*What to do*:
Please condense the paragraph in the excerpt below that starts "But Logica's engineers saw" into a short list that keeps its main facts.

David and Victoria Beckham were putting on a united front after two days of damaging headlines on the state of their marriage prompted by the publication of the lurid text messages. The Real Madrid midfielder has flown to be with his family in Switzerland, insisting the reports of an affair were "ludicrous". Ms Loos's brother John claimed yesterday that the allegations were true, while Beckham's father, Ted, refused to comment.

As well as the damage to his marriage, Beckham has been left to count the cost to "Beckham ­ the brand". He enjoys an estimated £20m worth of sponsorship deals with companies including Pepsi, Adidas and Police sunglasses, eager to exploit his family-man image in a sport which has been tainted by sex allegations.

It ironic that another of Beckham's major contracts is with Vodafone. The mobile phone giant was banned in September 2002 from airing a series of adverts (not featuring Beckham) that suggested using text messages as a form of foreplay. "Get your flirting over first," it said, over a series of pictures of couples apparently getting turned on by what they were reading on their phones' displays.

Text messages were never intended for what they're being used for now ­ bringing down governments, organising demonstrations, and the occasional adulterous affair. Had they remained in the domain they were designed for, the only people texting each other would be telephone engineers.

"It was intended as a back channel," explained Will Cameron, spokesman for Logica CMG. "It was so that engineers could send each other messages when there were problems on the network."

But Logica's engineers saw the medium's potential; and in December 1992 one of their number (identity unknown) sent the world's first commercial text message. Although messages were limited to 160 characters, they were an immediate hit, especially because on pay-as-you-go phones they were often cheaper than making a voice call.

*Given entries*:
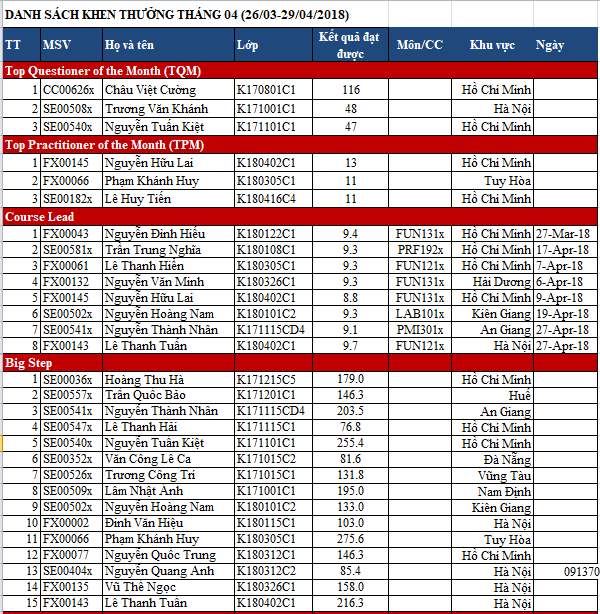 DANH SÁCH KHEN THƯỞNG THÁNG 04 (26/03-29/04/2018)

| TT | MSV | Họ và tên | Lớp | Kết quả đạt được | Môn/CC | Khu vực | Ngày |
|---|---|---|---|---|---|---|---|
| Top Questioner of the Month (TQM) | | | | | | | |
| 1 | CC00626x | Châu Việt Cường | K170801C1 | 116 | | Hồ Chí Minh | |
| 2 | SE00508x | Trương Văn Khánh | K171001C1 | 48 | | Hà Nội | |
| 3 | SE00540x | Nguyễn Tuấn Kiệt | K171101C1 | 47 | | Hồ Chí Minh | |
| Top Practitioner of the Month (TPM) | | | | | | | |
| 1 | FX00145 | Nguyễn Hữu Lai | K180402C1 | 13 | | Hồ Chí Minh | |
| 2 | FX00066 | Phạm Khánh Huy | K180305C1 | 11 | | Tuy Hòa | |
| 3 | SE00182x | Lê Huy Tiến | K180416C4 | 11 | | Hồ Chí Minh | |
| Course Lead | | | | | | | |
| 1 | FX00043 | Nguyễn Đình Hiếu | K180122C1 | 9.4 | FUN131x | Hồ Chí Minh | 27-Mar-18 |
| 2 | SE00581x | Trần Trung Nghĩa | K180108C1 | 9.3 | PRF192x | Hồ Chí Minh | 17-Apr-18 |
| 3 | FX00061 | Lê Thanh Hiền | K180305C1 | 9.3 | FUN121x | Hồ Chí Minh | 7-Apr-18 |
| 4 | FX00132 | Nguyễn Văn Minh | K180326C1 | 9.3 | FUN131x | Hải Dương | 6-Apr-18 |
| 5 | FX00145 | Nguyễn Hữu Lai | K180402C1 | 8.8 | FUN131x | Hồ Chí Minh | 9-Apr-18 |
| 6 | SE00502x | Nguyễn Hoàng Nam | K180101C2 | 9.3 | LAB101x | Kiên Giang | 19-Apr-18 |
| 7 | SE00541x | Nguyễn Thành Nhân | K171115CD4 | 9.1 | PMI301x | An Giang | 27-Apr-18 |
| 8 | FX00143 | Lê Thanh Tuấn | K180402C1 | 9.7 | FUN121x | Hà Nội | 27-Apr-18 |
| Big Step | | | | | | | |
| 1 | SE00036x | Hoàng Thu Hà | K171215C5 | 179.0 | | Hồ Chí Minh | |
| 2 | SE00557x | Trần Quốc Bảo | K171201C1 | 146.3 | | Huế | |
| 3 | SE00541x | Nguyễn Thành Nhân | K171115CD4 | 203.5 | | An Giang | |
| 4 | SE00547x | Lê Thanh Hải | K171115C1 | 76.8 | | Hồ Chí Minh | |
| 5 | SE00540x | Nguyễn Tuấn Kiệt | K171101C1 | 255.4 | | Hồ Chí Minh | |
| 6 | SE00352x | Văn Công Lê Ca | K171015C2 | 81.6 | | Đà Nẵng | |
| 7 | SE00526x | Trương Công Trí | K171015C1 | 131.8 | | Vũng Tàu | |
| 8 | SE00509x | Lâm Nhật Anh | K171001C1 | 195.0 | | Nam Định | |
| 9 | SE00502x | Nguyễn Hoàng Nam | K180101C2 | 133.0 | | Kiên Giang | |
| 10 | FX00002 | Đinh Văn Hiệu | K180115C1 | 103.0 | | Hà Nội | |
| 11 | FX00066 | Phạm Khánh Huy | K180305C1 | 275.6 | | Tuy Hòa | |
| 12 | FX00077 | Nguyễn Quốc Trung | K180312C1 | 146.3 | | Hồ Chí Minh | |
| 13 | SE00404x | Nguyễn Quang Anh | K180312C2 | 85.4 | | Hà Nội | 091370 |
| 14 | FX00135 | Vũ Thế Ngọc | K180326C1 | 158.0 | | Hà Nội | |
| 15 | FX00143 | Lê Thanh Tuấn | K180402C1 | 216.3 | | Hà Nội | |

*Exercise solution*:
- Logica's engineers recognized the potential of text messaging.
- In December 1992, one of them, whose identity is unknown, sent the world's first commercial text message.
- Messages were limited to 160 characters.
- Texting was an immediate hit, especially because on pay-as-you-go phones a message often cost less than a voice call.